▶ [SET TASK 1] Can you set down the whole text below about the defendant's testimony, word for word and unchanged?

***** TEXT SHOWN *****

Defendant testified that when he talked to his attorney about the charges against him, defendant told him
that "there ain't no way in the world I could have done that. . .                                                              . I told him there was witnesses, I gave him some
names then, he said that right now he was going to send an investigator once he got all the paperwork." Defendant
stated that prior to the trial, he "talked to [his] mother" and told her that he had been arrested for robbery, and she
responded, "that's impossible . . . that's the day that we went up . . . to the [c]emetery." Defendant testified that he
told this to his attorney during a meeting they had and that he also told his attorney at that time that his sister had
overheard Hill say that he did the robbery. According to defendant, his attorney said that "he was going to get an
investigator and he was going to look into [defendant's] paperwork." Defense counsel asked defendant for Hill's
address and defendant also relayed his aunt's contact information, but defendant said that defense counsel
indicated that he did not "think that they would allow an investigator to go" to Maryland to talk with her.
Defendant testified that he wrote several letters to his attorney, in which he made the following statements: "you
did not even question any of the witnesses or get all the evidence . . . you got some names and numbers from the
first time we met and you didn't even investigate that yet"; "a lot of people I need to give you addresses for my
case"; "you told me to call and you wasn't in"; "you don't even talk to me about my case and you don't even
interview the witnesses about the robbery"; "[t]he train is coming and I'm on the tracks just laying there waiting to
get railroaded and you are letting it happen"; "you were going to visit and you never showed up, like always"; "I got
proof I didn't do these crimes and you know that, but you still didn't do no investigation"; "[r]emember the guy, E-
Train, I told you about? . . . That's the guy that did the robbery . . . at the car lot"; and "[b]elow is a list of names of
witnesses I would like for you to make contact with and subpoena . . .                                                         . I've yet to speak with a defense investigator".

***** MATERIAL PROVIDED *****

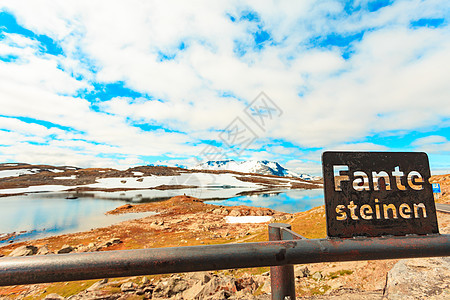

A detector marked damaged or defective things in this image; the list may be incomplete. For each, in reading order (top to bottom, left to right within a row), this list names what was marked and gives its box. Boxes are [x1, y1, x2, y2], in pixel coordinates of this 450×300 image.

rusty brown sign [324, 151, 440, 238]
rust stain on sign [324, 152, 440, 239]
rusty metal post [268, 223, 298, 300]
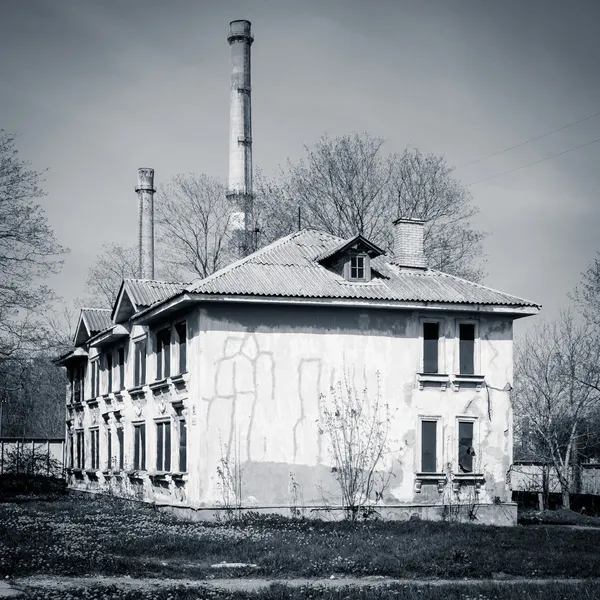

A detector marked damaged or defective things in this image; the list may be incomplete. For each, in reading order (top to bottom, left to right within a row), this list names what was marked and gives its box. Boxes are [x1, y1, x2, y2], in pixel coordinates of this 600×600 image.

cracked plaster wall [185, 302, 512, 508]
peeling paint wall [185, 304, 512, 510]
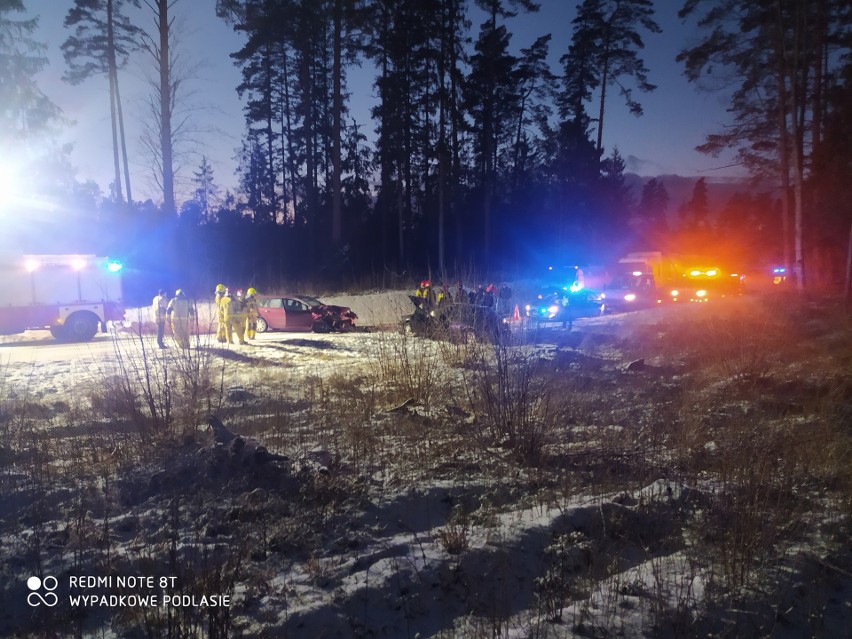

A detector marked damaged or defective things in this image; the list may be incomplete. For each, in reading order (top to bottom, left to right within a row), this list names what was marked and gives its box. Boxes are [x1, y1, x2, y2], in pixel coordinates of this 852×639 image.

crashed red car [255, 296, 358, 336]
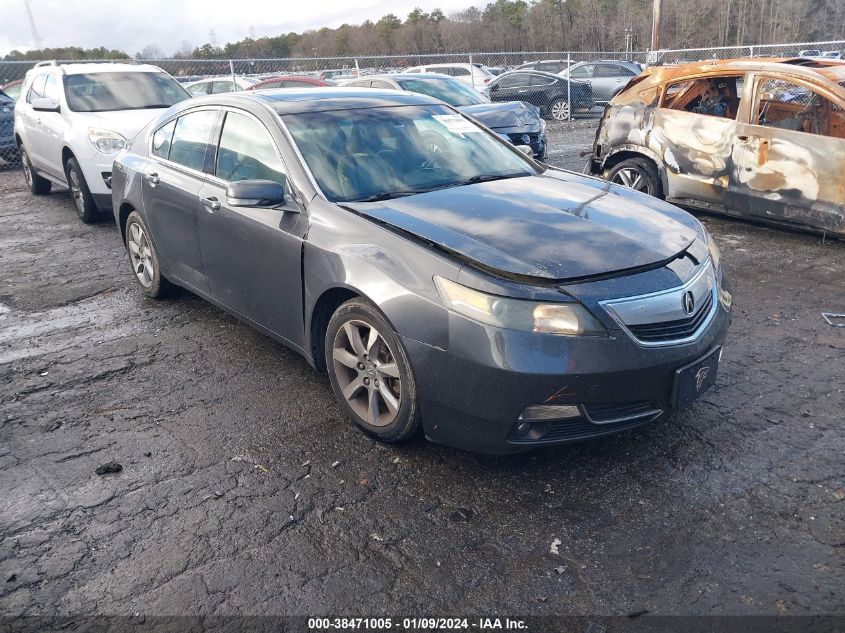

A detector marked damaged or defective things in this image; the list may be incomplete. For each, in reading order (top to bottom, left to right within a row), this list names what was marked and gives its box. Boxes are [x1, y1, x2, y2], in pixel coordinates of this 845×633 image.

*****

▶ [SET TASK 2] Could you extract from the records above the part that opens with the line containing "this 600×600 image." and closes with the line containing "peeling paint wall [185, 304, 512, 510]", copying both of those lines and everything between them without any change?

▶ [ANSWER 1]
Defendant testified that when he talked to his attorney about the charges against him, defendant told him
that "there ain't no way in the world I could have done that. . .                                                              . I told him there was witnesses, I gave him some
names then, he said that right now he was going to send an investigator once he got all the paperwork." Defendant
stated that prior to the trial, he "talked to [his] mother" and told her that he had been arrested for robbery, and she
responded, "that's impossible . . . that's the day that we went up . . . to the [c]emetery." Defendant testified that he
told this to his attorney during a meeting they had and that he also told his attorney at that time that his sister had
overheard Hill say that he did the robbery. According to defendant, his attorney said that "he was going to get an
investigator and he was going to look into [defendant's] paperwork." Defense counsel asked defendant for Hill's
address and defendant also relayed his aunt's contact information, but defendant said that defense counsel
indicated that he did not "think that they would allow an investigator to go" to Maryland to talk with her.
Defendant testified that he wrote several letters to his attorney, in which he made the following statements: "you
did not even question any of the witnesses or get all the evidence . . . you got some names and numbers from the
first time we met and you didn't even investigate that yet"; "a lot of people I need to give you addresses for my
case"; "you told me to call and you wasn't in"; "you don't even talk to me about my case and you don't even
interview the witnesses about the robbery"; "[t]he train is coming and I'm on the tracks just laying there waiting to
get railroaded and you are letting it happen"; "you were going to visit and you never showed up, like always"; "I got
proof I didn't do these crimes and you know that, but you still didn't do no investigation"; "[r]emember the guy, E-
Train, I told you about? . . . That's the guy that did the robbery . . . at the car lot"; and "[b]elow is a list of names of
witnesses I would like for you to make contact with and subpoena . . .                                                         . I've yet to speak with a defense investigator".

▶ [ANSWER 2]
A detector marked damaged or defective things in this image; the list may be incomplete. For each, in reading order (top to bottom, left to right within a row), this list names what was marked and gives its box. Boxes are [x1, y1, x2, y2], in pixel coordinates of this 600×600 image.

cracked plaster wall [185, 302, 512, 508]
peeling paint wall [185, 304, 512, 510]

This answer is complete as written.